- _Activité A_: Selon le texte sur la prédestination, quelles sont les deux sortes de prédestination que l'on distingue généralement ?
- _Activité B_: Reprenez le texte sur la prédestination chez saint Augustin là où il s'arrête, et poursuivez-le.

- _Texte du document_:
-----

Histoire des Dogmes II — De saint Athanase à saint Augustin

11.6 — La prédestination.

La doctrine de la prédestination est le couronnement de celle de la grâce. La prédestination est l’acte par lequel Dieu décrète qu’il donnera à un certain nombre d’hommes des grâces en cette vie, ou la gloire en l’autre. On en distingue généralement deux sortes, la prédestination à la gloire, qui emporte nécessairement la prédestination à la grâce, et la prédestination à la grâce seule ou à la foi, laquelle ne suppose pas nécessairement la prédestination à la gloire.

Saint Augustin avait paru enseigner en une occasion que la prédestination à la grâce et à la foi dépendait de la fidélité à la vocation divine prévue par Dieu, ou, pour être plus précis, que si Notre Seigneur avait prêché dans tels lieux et à tel moment, c’est parce qu’il avait prévu que là se trouveraient à cet instant des âmes qui recevraient sa parole. Ses adversaires semi-pélagiens lui rappelèrent plus tard ce passage qui favorisait leur propre opinion. L’évêque d’Hippone se justifia en observant que, dans le passage objecté, écrit pour des païens, il n’avait pas voulu traiter ex professo la question, qu’il y avait réservé, comme causes explicatives de la vocation divine, le secret conseil de Dieu et d’autres causes différentes de la foi prévue des auditeurs, et enfin que ces mérites prévus, dont il avait parlé, supposaient eux-mêmes une grâce préalable gratuitement concédée. On ne pouvait donc en conclure que la vocation à la foi n’était pas gratuite. Elle l’est au contraire absolument, comme le prouvent les paroles de Notre Seigneur sur Tyr et Sidon (Matthieu 11.21) : « Non enim quia credidimus, sed ut credamus elegit nos : ne priores eum elegisse dicamur… Nec quia credidimus sed ut credamus vocamur. » Et sur la vocation à la grâce : « Elegit ergo nos Deus in adoptionem filiorum, non quia per nos sancti et immaculati futuri eramus, sed elegit praedestinavitque ut essemus. Fecit autem hoc secundum placitum voluntatis suae ut nemo de sua, sed de illius erga se voluntate glorietur. »

-----

- _Matériel fourni_:
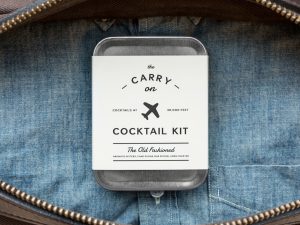 Airplane Carry On Cocktail Kit | Million Dollar Gift Ideas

-----

- _Réponse à l'exercice A_: La prédestination à la gloire, qui emporte nécessairement la prédestination à la grâce, et la prédestination à la grâce seule ou à la foi.

- _Réponse à l'exercice B_:
Ce n’est pas du reste de la prédestination à la foi et à la grâce que saint Augustin s’est surtout occupé : c’est de la prédestination à la gloire ; et il n’a guère parlé de la première qu’en tant qu’elle est incluse dans la seconde. Il a consacré à ce sujet surtout les trois traités De correptione et gratia ; De praedestinatione sanctorum et De dono perseverantiae, écrits tous trois à la fin de sa vie.

La prédestination n’était et ne pouvait être pour les pélagiens qu’un acte de volonté conséquent à un acte de prescience et nécessité par lui. Dieu prévoyant ce que serait chaque homme dans l’ordre moral par son libre arbitre, en fixait par avance le sort dernier. Dans le système semi-pélagien, dont il sera question plus tard, mais dont l’évêque d’Hippone connut les premières manifestations, le commencement seul de la foi dépendait de l’homme, les œuvres et la persévérance étaient proprement l’objet d’un décret divin prédestinant les justes à la sainteté, et par suite à la gloire. Saint Augustin ne comprend point ainsi la prédestination.

Avant tout, Dieu choisit ses élus et les prédestine au ciel : « Elegit Deus in Christo ante constitutionem mundi membra eius : et quomodo eligeret eos qui nondum erant nisi praedestinando ? Elegit ergo praedestinans eos. »

Ce choix, cette prédestination de Dieu atteint toujours son but : l’assurance du salut est liée à la prédestination. Le prédestiné peut ne pas appartenir momentanément à l’Église ou à son corps visible ; il peut s’égarer pour un temps en dehors de la voie : Dieu saura l’y ramener quand il le faudra : « Ex his nullus perit, quia omnes electi sunt… Horum si quisquam perit fallitur Deus ; sed nemo eorum perit quia non fallitur Deus. »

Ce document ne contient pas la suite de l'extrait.